Подходил дважды Крашенинников, переминаясь с ноги на ногу, уговаривал:
— Ты, Чуйков, на меня сердца не держи… Думаешь, я донес? Бог побей меня, если когда-нибудь злое слово против тебя молвил! Спроси Онуфрия, Федьку — всю ночь до самого утра вместе у костра спали…
Чуйков молча слушал горячий шепот Крашенинникова. Может, так, а может, и нет. Все равно обиды на стрельца ь сердце не было и гнева тоже не было. Сказал бы ему… да не поймет.
Крашенинников еще что-то бормотал над ухом, но Чуйков не стал слушать. Свои мысли давили душу, печалили глаза.
15
Ожидали выхода гетмана.
Напряженная тишина стояла в радной палате. Хотя старшина догадывалась, о чем поведет речь гетман, однако предчувствие чего-то особенного волновало каждого.
Больше всех беспокоился Иван Золотаренко. Ему казалось, что и Богун, стоявший слева от него, и Семен Волевач, по правую руку от него, хорошо слышат, как часто бьется его сердце.
Что и говорить! Было о чем тревожиться. Когда еще подарит судьба такой удачей?
Точно пушечный залп в честь тех радостных мыслей, которые овладели им, куда-то прочь отодвинув заботу, раскатисто прокатился вдали гром, и Золотаренко увидел в небе, сквозь широкое окно, многоцветную дугу радуги. Она, опоясав Чигирин, исчезала где-то за зелеными лугами у тихого Тясмина.

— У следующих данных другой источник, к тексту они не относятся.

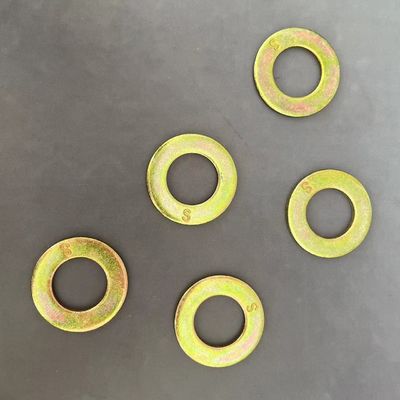 SAE стиральная машина/тяжелая стиральная машина, 1/4&quot; - 3&quot;, черный оксид
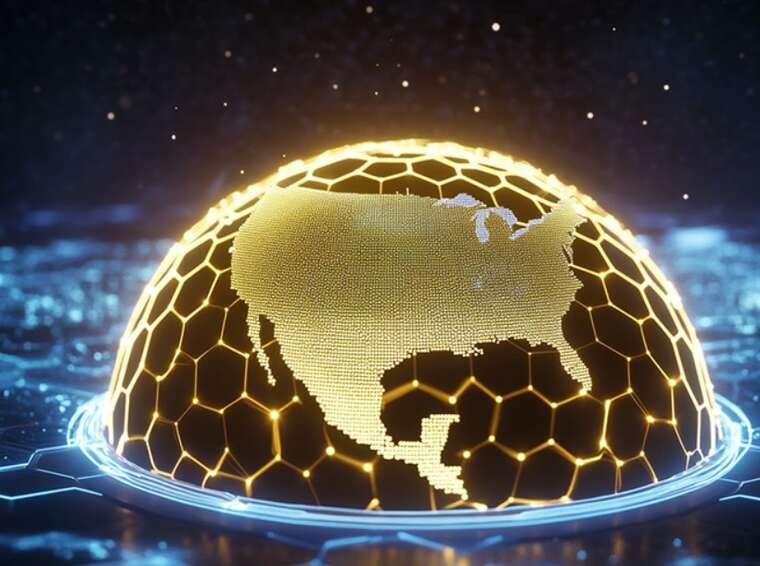 «Золотий купол»: США готують космічну протиракетну оборону за сотні мільярдів доларів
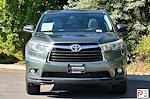 Used 2016 Toyota Highlander 4x4 SUV for sale #G194285A - photo 9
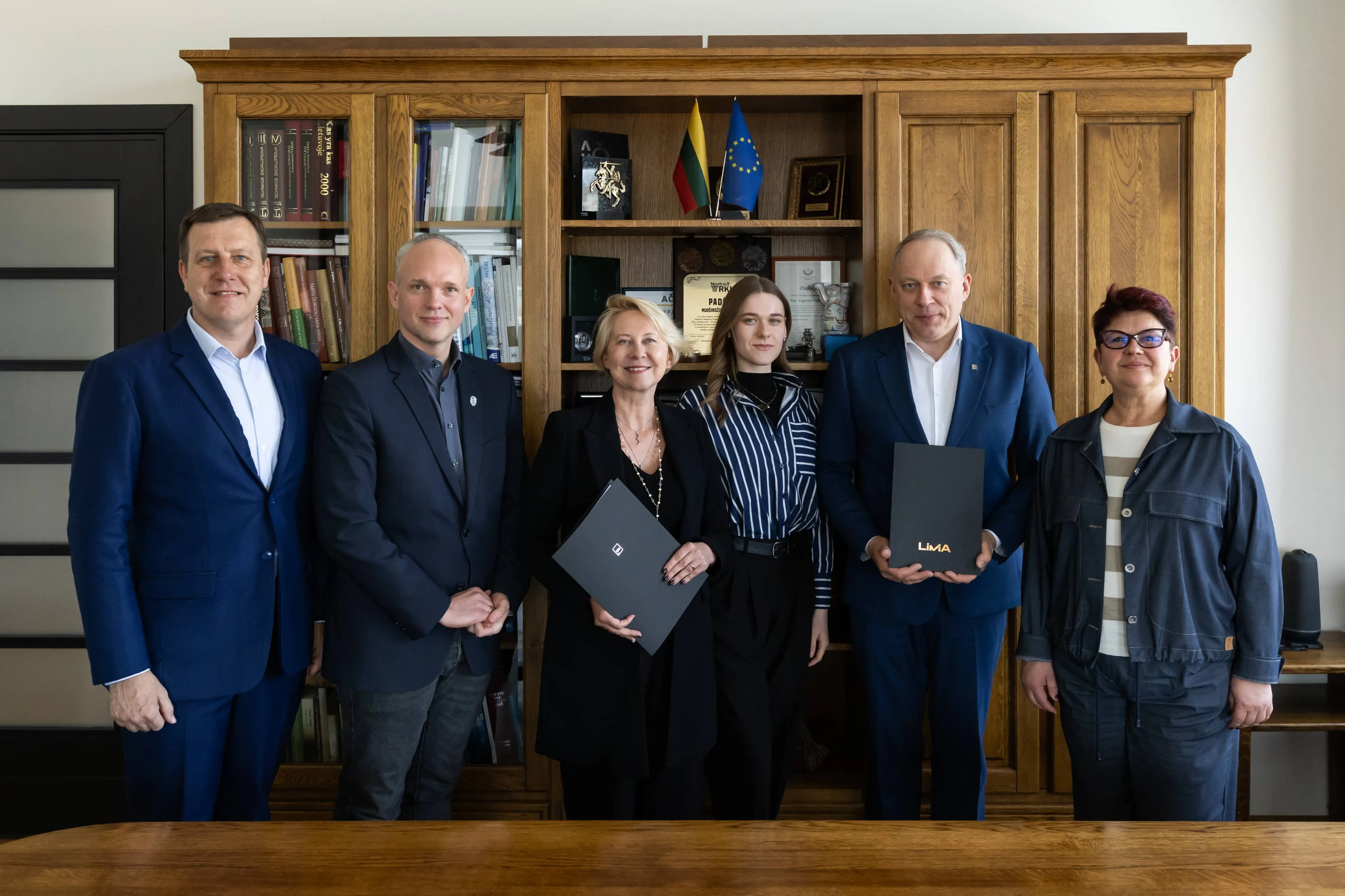 Asociatyvi / Organizatorių nuotr.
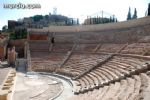 Teatro Romano de Cartagena - 29 Teatro Romano de Cartagena - 29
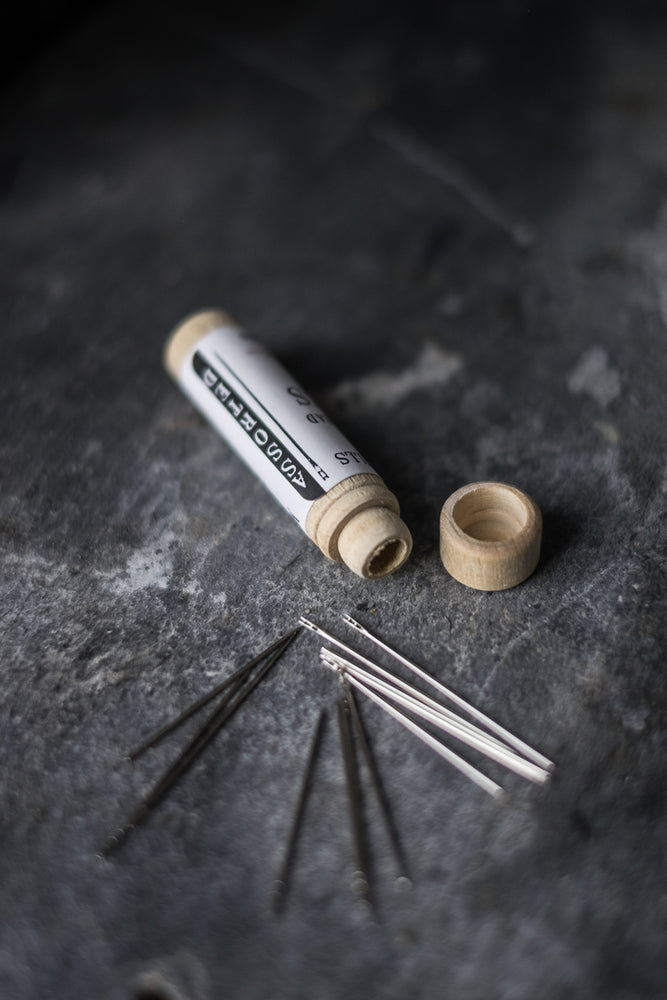 EASY THREAD NEEDLES • Merchant & Mills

«Добрая примета», — подумалось сразу. Точно угадав его мысль, Богун наклонился и, щекоча усом щеку, ласково сказал Золотаренку:
— Тебе путь стелется, Иван, — видишь, какая радуга… Радуйся!
Но ответить Богуну Золотаренко не успел.
Два сердюка у дверей в гетманские покои откинули пики. Высокая резная дверь отворилась. Нагнувшись, чтобы не зацепиться за притолоку, быстрыми шагами прошел на середину палаты генеральный бунчужный Василь Томиленко.
От нахлынувшего волнения сильно сжалось сердце; Золотаренко так и не расслышал, что говорил своим звонким голосом Томиленко, хотя стоял в каких-нибудь трех-четырех шагах от него.
Точно пылью, поднятой всадниками, запорошило хорошо знакомые лица полковников, и казалось — все они в эту минуту смотрят на него и глаза у них злые и строгие… Мелькнула мысль: можно ожидать недоброго.
Хотя все было решено, но кто знает, какое слово кинет Лукьян Мозыря или загадочно молчаливый Осип Глух? Захочет ли поднять за него свой пернач Мартын Пушкарь? А может, ночью успел побывать у гетмана Выговский?.. Хотя поутру он поздравлял и обнимал за плечи, но такая уж худая слава у генерального писаря: если в глаза тебе приязнен, знай — нагадил где-то тебе, рыжий лис.
За окнами зашумел дождь, сбивая пышный цвет с черемух. Радуга не исчезала. Золотаренко глубоко вздохнул и, повернув голову к дверям, встретился взглядом с Хмельницким, который в эту минуту входил в палату.